Imagine a Civilization-like game with modding tools well designed enough that a teacher could fairly easily craft a historical scenario, perhaps with a few interesting twists to get student’s thinking. Now imagine that game also making it easy for students to alter those scenarios in order to explore an alternative scenario. Now imagine the game hyperlinking students to any number of (teacher-defined) resources for looking up actual historical data.

Perhaps the game scenario could even keep a sort of context-sensitive bibliography to document what sources students are using for inspiration.

That was just the firs thing to come to mind, and there is certainly much, much more than can and must be done.

BTW, although I’m probably once again preaching to the choir, I’ve also found the work of MIT’s Comparative Media Studies program, under Henry Jenkins, to be very interesting. Jenkins makes a great case for games in/as education.

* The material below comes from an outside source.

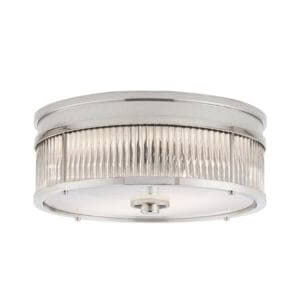 Allen Small Round Flush Mount - Nickel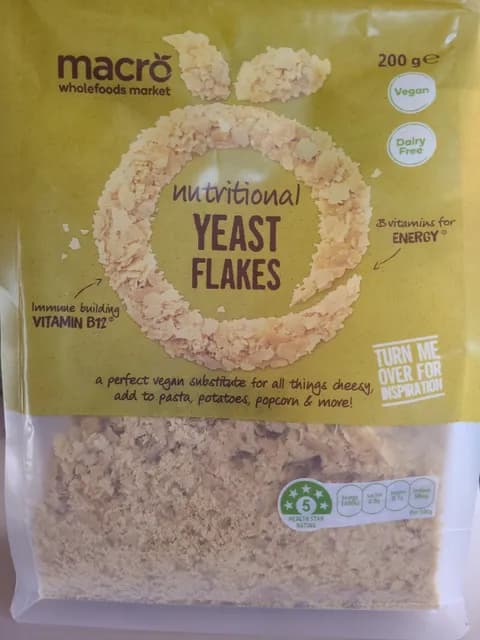 Macro Wholefoods Market Nutritional Yeast Flakes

Bill Crosbie April 8, 2005 at 6:02 pm

Hey there Darius – good to see you are blogging. You have a lot of great ideas and I always learn something new from our conversations.

I think that you are right about the need for educators to learn more about game design, Darius. I’m working toward that goal at Teachers College, Columbia University where I am teaching a course in video games and education for the department of communication, computing and technology in education. (whew! that dept name is too long.)

I think I threw a lot of people off when I didn’t get us right in to making things using the computer. Instead we read a lot of work on design and play, and then built our first games completely analog. This allowed us to focus on the game play and not the technology. Also, none of the games we created were overtly educational. It wasn’t in our design vocabulary. Instead we just focused on making something that the player enjoyed playing. The feedback from the students is that their view of what game design entails is so much broader now than at the start of the semester. I’m not saying I did everything perfectly, but this appears to have been right.

Now some of my students are sticking with analog games while others are working in gamemaker or with some simple java Swing applets now, but the focus on what makes a good game FIRST was key in this class. I’m hoping to get a chance to run it again and further refine the approach.